Some of the other students watch me as I pass. Not all of them. But enough that I feel the weight of it. Eyes lingering too long. Whispers that hush the second I glance their way.

The freak.

The Dual.

The girl who cracked the academy open.

I press a hand to my ribs, flinching at the raw sting beneath my fingertips. The skin’s still sticky. Still torn.

Without thinking, I take the nearest turn, ducking into an empty hall. My vision swims for a second. I can’t cry. Iwon’tcry. But the pressure behind my eyes feels like it might burst any second.
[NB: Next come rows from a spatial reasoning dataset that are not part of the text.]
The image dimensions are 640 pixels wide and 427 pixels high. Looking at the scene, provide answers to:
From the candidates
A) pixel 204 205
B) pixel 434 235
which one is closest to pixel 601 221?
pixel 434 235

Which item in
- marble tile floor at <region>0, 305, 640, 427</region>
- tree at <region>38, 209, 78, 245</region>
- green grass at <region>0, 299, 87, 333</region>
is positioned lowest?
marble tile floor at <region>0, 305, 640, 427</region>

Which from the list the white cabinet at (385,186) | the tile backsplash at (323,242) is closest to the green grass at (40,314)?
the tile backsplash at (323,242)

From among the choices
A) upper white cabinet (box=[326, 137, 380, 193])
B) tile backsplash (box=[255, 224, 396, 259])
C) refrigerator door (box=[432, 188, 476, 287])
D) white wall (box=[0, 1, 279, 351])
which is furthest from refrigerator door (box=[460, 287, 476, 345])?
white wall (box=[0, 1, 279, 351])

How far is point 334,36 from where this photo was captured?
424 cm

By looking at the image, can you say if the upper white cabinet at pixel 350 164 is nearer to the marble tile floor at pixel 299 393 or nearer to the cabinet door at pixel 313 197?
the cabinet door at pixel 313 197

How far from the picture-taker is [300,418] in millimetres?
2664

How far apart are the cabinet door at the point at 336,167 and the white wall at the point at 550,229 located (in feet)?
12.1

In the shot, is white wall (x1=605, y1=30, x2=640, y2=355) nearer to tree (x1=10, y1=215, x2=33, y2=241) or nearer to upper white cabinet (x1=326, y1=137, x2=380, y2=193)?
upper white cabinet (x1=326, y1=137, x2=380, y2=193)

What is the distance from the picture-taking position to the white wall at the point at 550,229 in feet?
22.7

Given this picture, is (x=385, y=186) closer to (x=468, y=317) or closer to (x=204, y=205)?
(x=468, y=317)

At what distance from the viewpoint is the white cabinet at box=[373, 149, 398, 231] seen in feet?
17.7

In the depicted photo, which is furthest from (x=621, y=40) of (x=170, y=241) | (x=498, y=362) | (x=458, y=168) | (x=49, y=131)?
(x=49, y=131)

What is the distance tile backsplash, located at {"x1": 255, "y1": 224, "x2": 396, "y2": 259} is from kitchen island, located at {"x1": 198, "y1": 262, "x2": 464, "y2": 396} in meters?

The shadows in the corners of the corridor shift slightly, the light warping like heat off stone.

Fuck. Not again.

I blink once, then twice—but they’re still there. Moving just out of reach. Like smoke caught in a breeze.

“Lilith?”

I jump.

Tony stands a few steps away, arms awkwardly half-lifted like he wasn’t sure whether to hug me or run. His shaggy hair is more of a mess than usual, and his shirt’s rumpled like he hasn’t changed since yesterday. Behind his glasses, his eyes go wide.

“Well, you look like shit,” he says.

And just like that, the breath I didn’t realize I was holding collapses out of me.

A tear escapes, but I swipe it away before it’s even halfway down my cheek.

Tony doesn’t mention it. He just wraps one arm around my shoulders like it’s the most natural thing in the world.

“Been a rough day,” I mutter.

“Understatement of the century,” he replies.

We start walking without even talking about it. Just two students, side by side, pretending—for a moment—that the academy is still what we thought it was when we arrived. That things make sense. That we’re safe.

Tony fills the silence. “I swear, the professors have lost their minds. Mr. Larkwell tried to hold class in the middle of the quad. Someone accidentally transformed their textbook into a swarm of bees. He just stood there screaming, ‘The mind must triumph over mayhem!’ like that was going to fix it.”